Mosiah 12:9–16

Y aconteció que se enojaron con él; y lo aprehendieron y lo llevaron atado ante el rey, y dijeron al rey:

He aquí, hemos traído ante ti a un hombre que ha profetizado el mal concerniente a tu pueblo, y dice que Dios lo destruirá. Y también profetiza lo malo en cuanto a tu vida, y dice que tu vida será semejante a un vestido en un horno ardiente. Y más aún, dice que serás como una caña; sí, como una caña seca del campo, la cual las bestias pisan y es hollada con los pies. Y además, dice que serás como la flor del cardo, que cuando está completamente madura, si el viento sopla, es arrastrada sobre la faz de la tierra; y afirma que el Señor lo ha declarado. Y dice que todo esto te sobrevendrá a menos que te arrepientas; y esto a causa de tus iniquidades.

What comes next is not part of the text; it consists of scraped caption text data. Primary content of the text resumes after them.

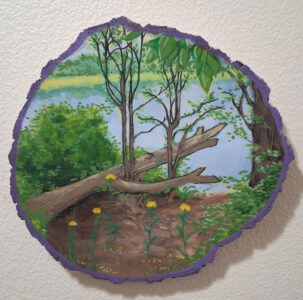 Lucia Bacio, 'Minto Brown Park ', Acrylic on Wood Slice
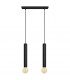 Tuba Straight Bar Pendant Ceiling Light Black 40cm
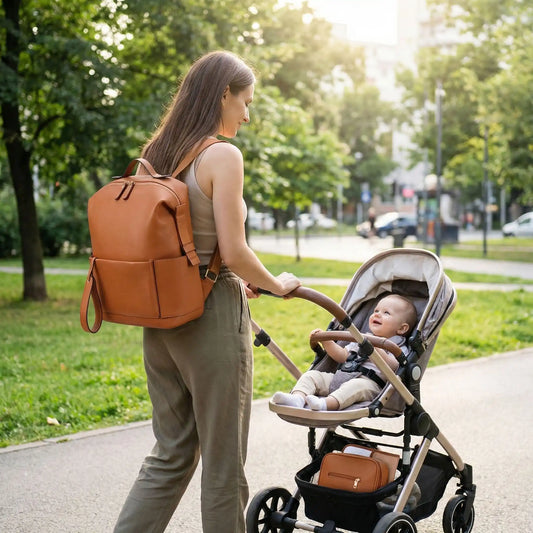 maman et bebe dans une poussette avec sac a dos a langer couleur marron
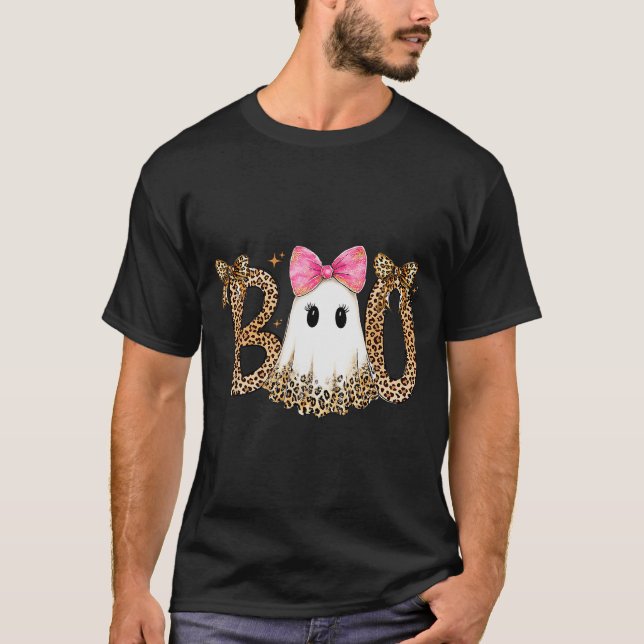 Camiseta Preppy Ghost Boo,leopard Soky Coquette,halloween F (Anverso)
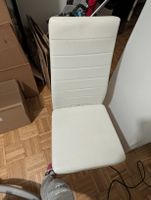 4 Chaise de salle à manger, cuir synthétique, blanc, bon éta
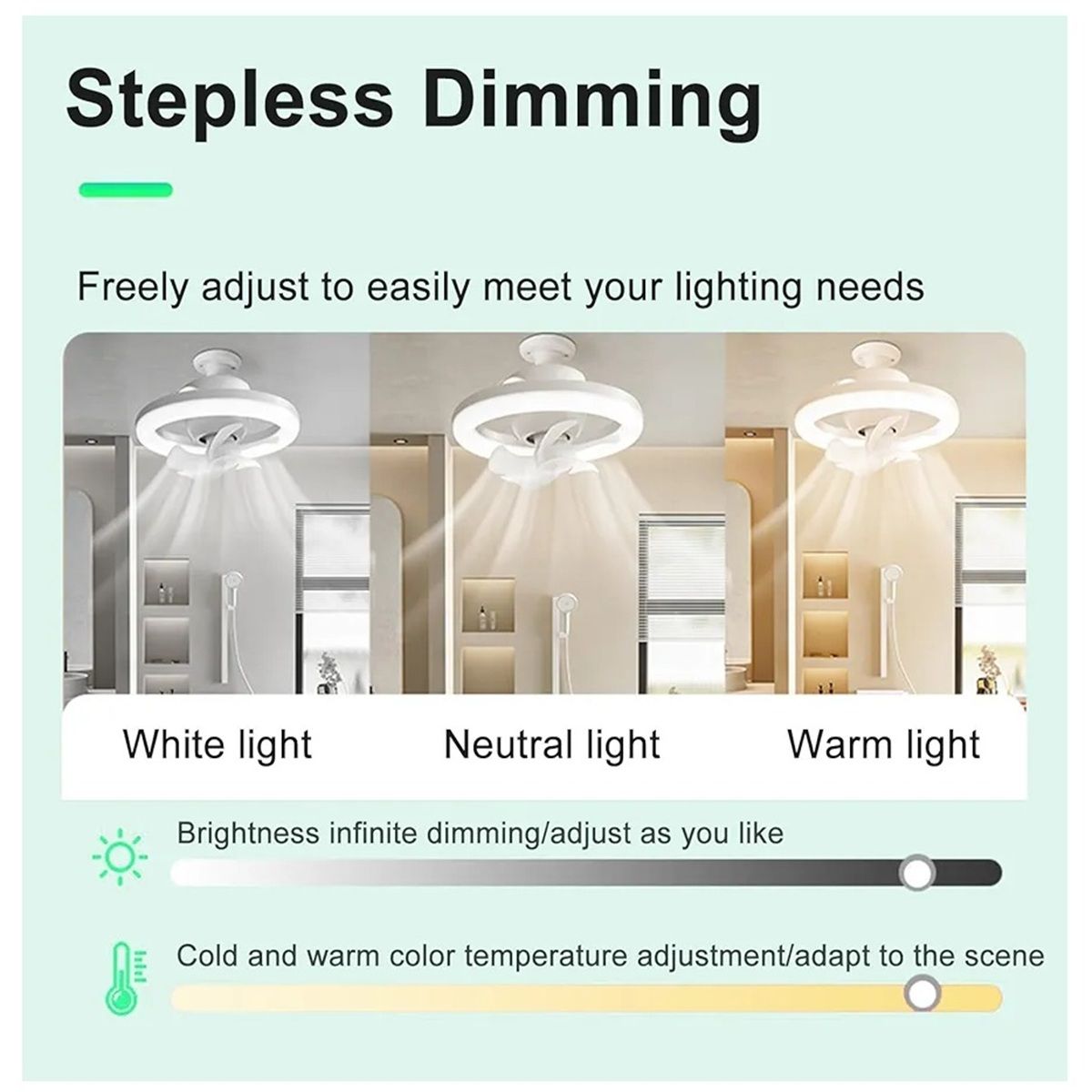 HOME LIGHT - Foco Led Ventilador Giratorio 360º 24W Tricolor Home Light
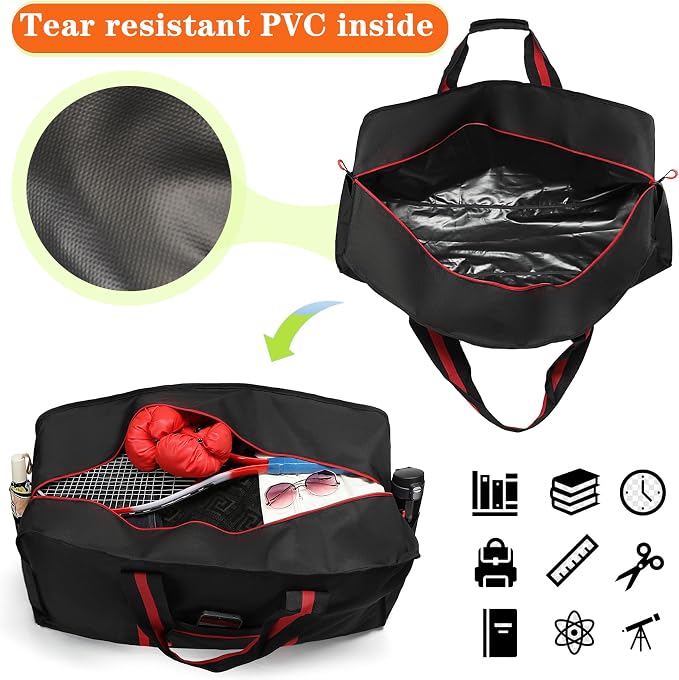Duffle Bag for Travel Heavy Duty Large Weekender Bag Foldable 65L Overnight Bags for Women Men, Red - Image 2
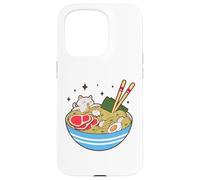 Cute Cat Eating Ramen Bowl Kawaii Food Carcasa para iPhone 15 Pro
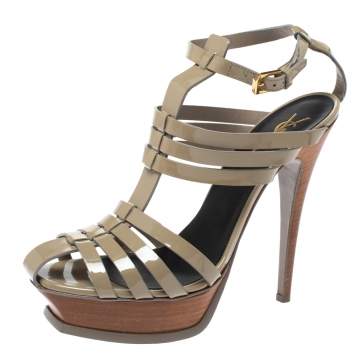 Pre Owned Saint Laurent Paris Grey Patent Leather Tribute Gladiator Platform Sandals Size 39.5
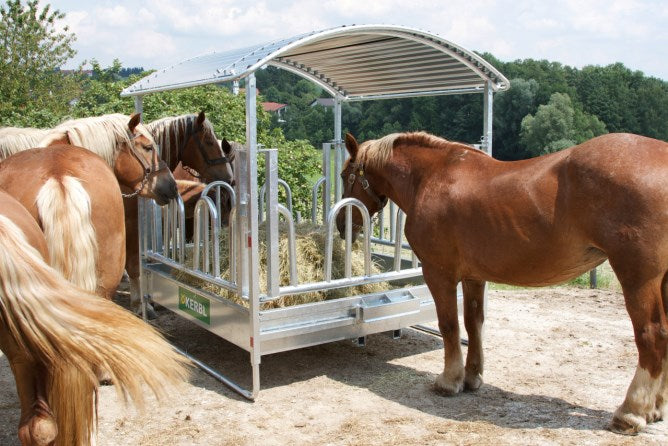 Kerbl Viereckraufe 2 x 2 m mit Palisadenfressgitter: Robuste Universalraufe für Pferde und Rinder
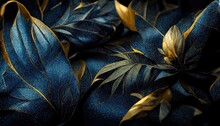 Flowers In The Style Of Watercolor Art. Luxurious Floral Elements, Botanical Background Or Wallpaper Design, Prints And Invitations, Postcards. Flowers With Blue Leaves 3D Illustration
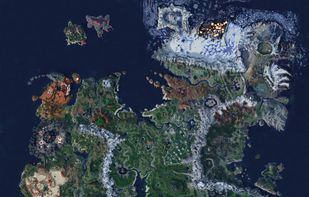Minecraft map Drehmal v2.2 APOTHEOSIS imported and rendered in Avoyd,
top-down view of the main part of the map with biomes.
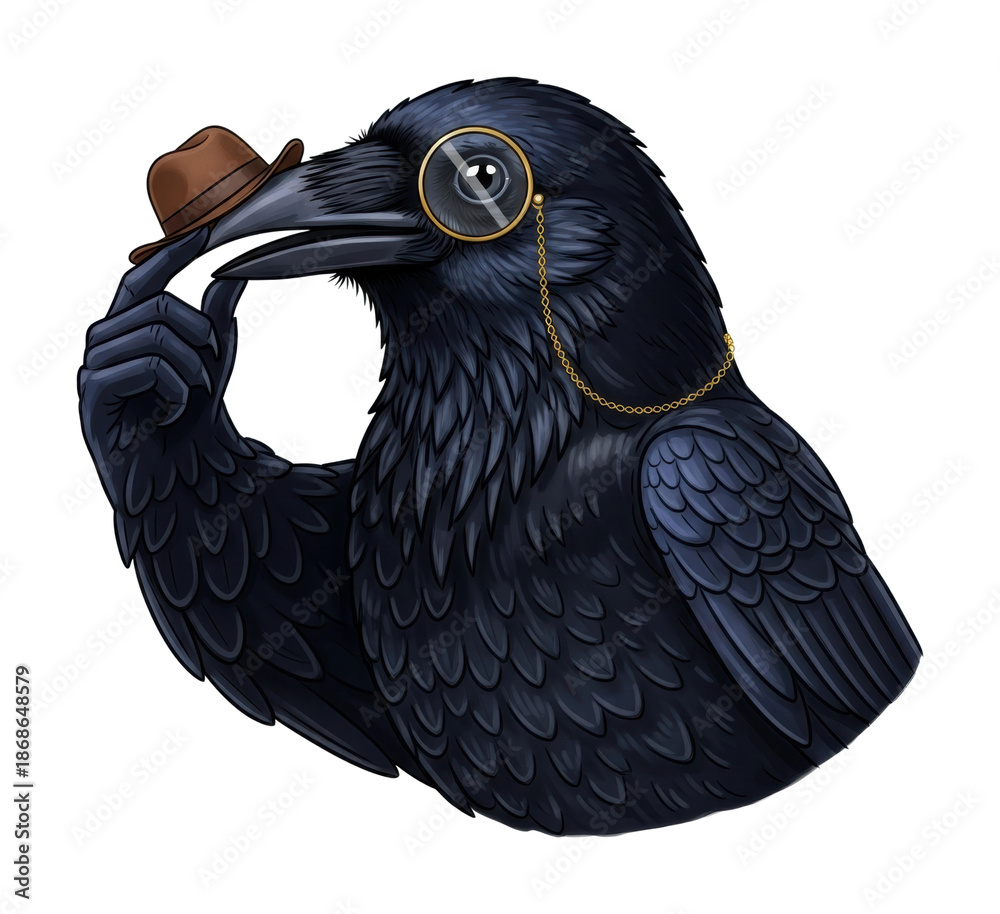 Fototapeta premium Raven wearing hat and glasses whimsical digital isolated on transparent background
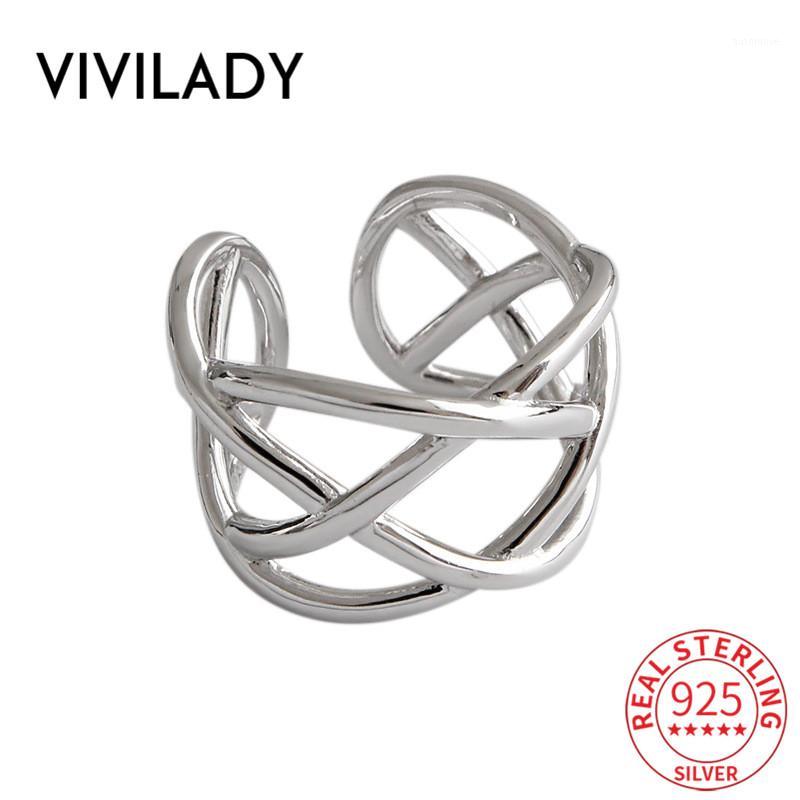

VIVILADY Real 925 Sterling Silver Handmade Weave Hollow Wide Women Charm Ring Open Trendy Minimalist Style Female Fine Jewelry1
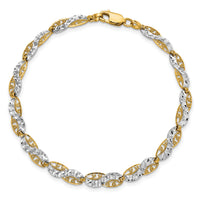 14K and White Rhodium Diamond-Cut Filigree Link Bracelet-FB1860-7.5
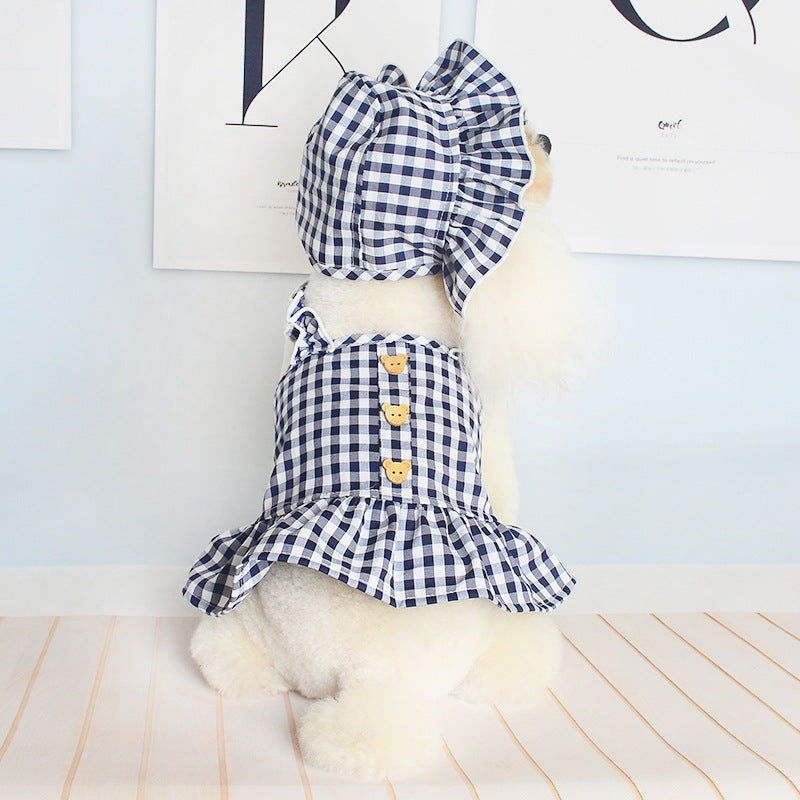Gingham Pet Dress With Matching Ruffled Headpiece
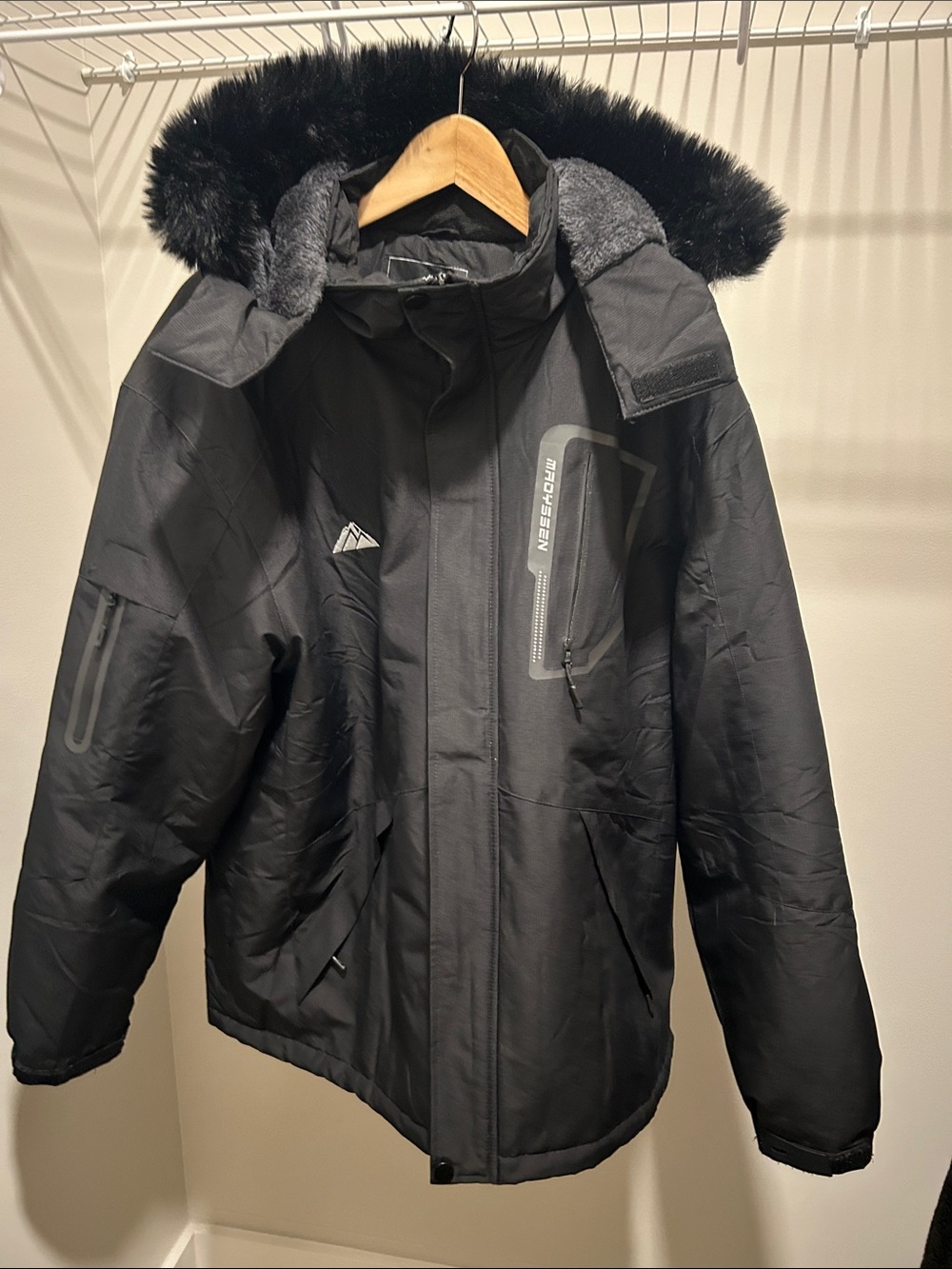 Maoyssen Men’s Fleece-Lined Ski Jacket | Size L | Black | NWT — Never Worn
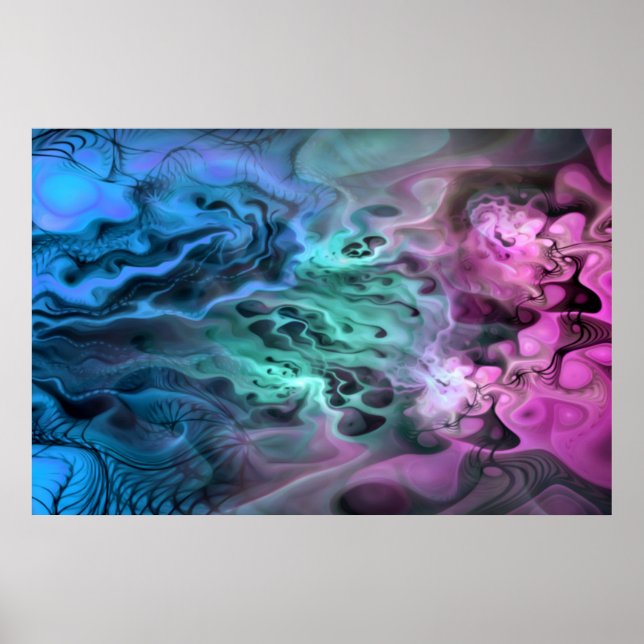 Poster Apophyse Fractal Art II - vert rose bleu (Devant)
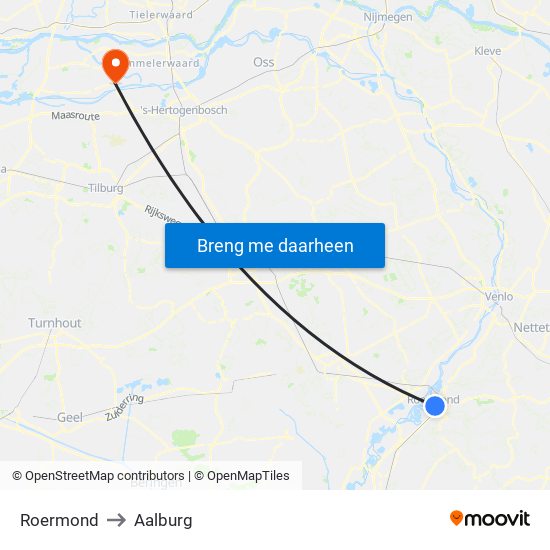Roermond to Aalburg map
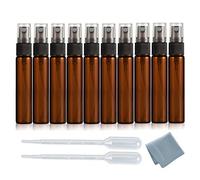 Elfenstall - 20 piezas de niebla fina de 10 ml 1/3 oz portátil recambio atomizador spray pulverizador de vidrio marrón ámbar botella de perfume hidratante botella vacía para viajes maquillaje fiesta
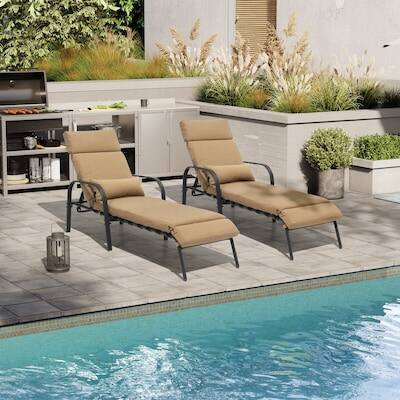 Alt View 2. Crestlive Products - Crestlive Products Set of 2 Brown Metal Frame Adjustbale Chaise Lounge Chair with Cushion and Pillow - Brown.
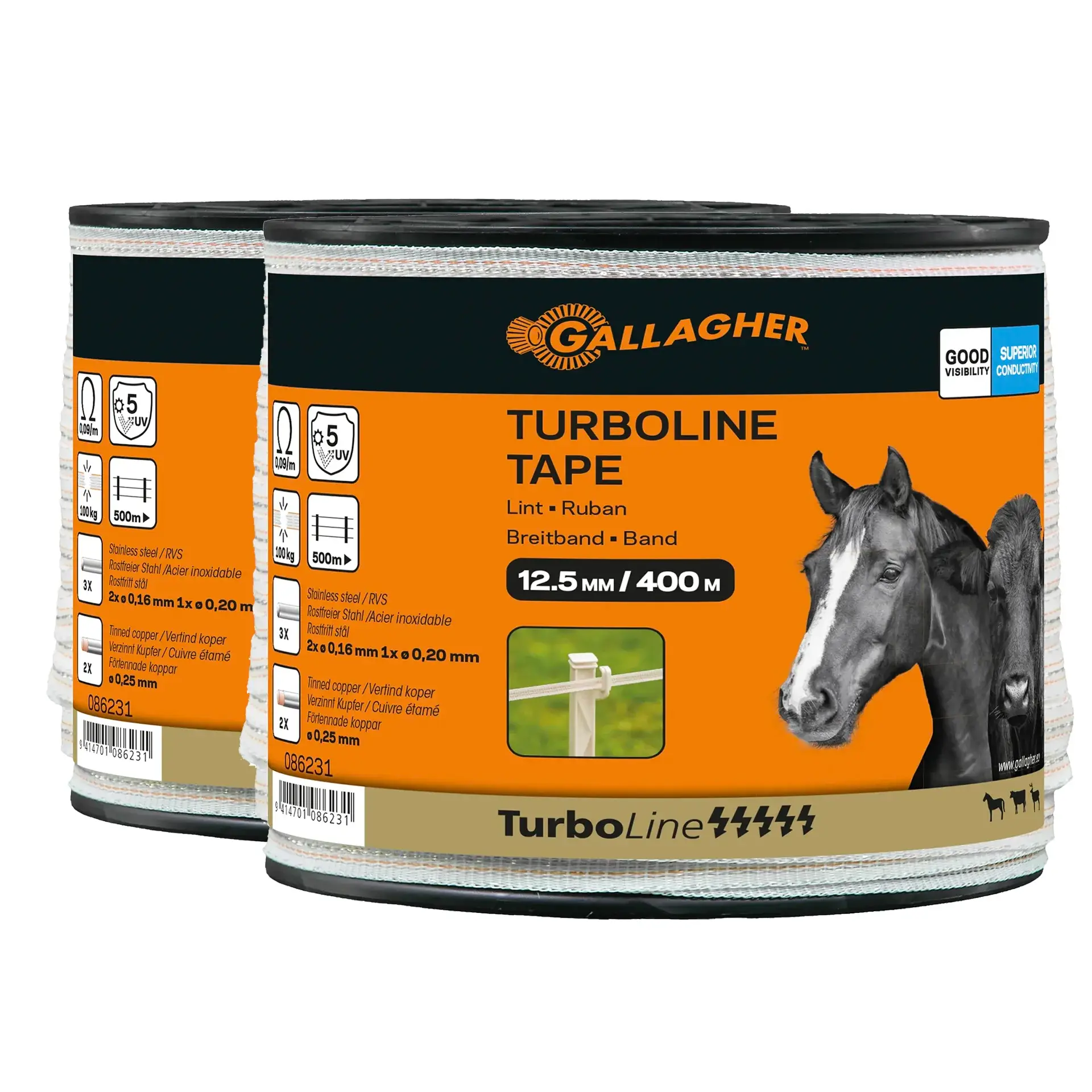 Duopack TurboLine band 12,5mm vitt 2x400m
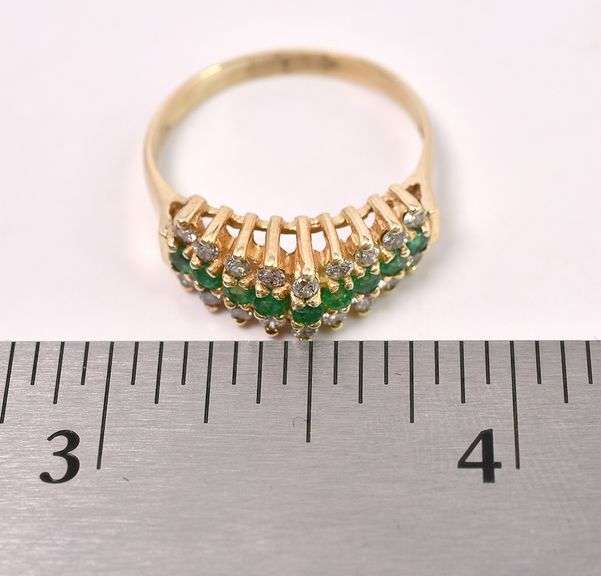 Precious Emerald And Diamond Ring in 14K Yellow Gold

Y ahora bien, oh rey, ¿qué gran mal has hecho, o qué grandes pecados ha cometido tu pueblo para que Dios nos condene, o este hombre nos juzgue? Y he aquí, oh rey, nos hallamos sin culpa, y tú, oh rey, no has pecado; por lo tanto, este hombre ha mentido concerniente a ti, y ha profetizado en vano. Y he aquí, somos fuertes; no caeremos en la esclavitud ni seremos llevados cautivos por nuestros enemigos; sí, y tú has prosperado en la tierra, y también has de prosperar. Mira, aquí está el hombre; lo entregamos en tus manos; puedes hacer con él lo que bien te parezca.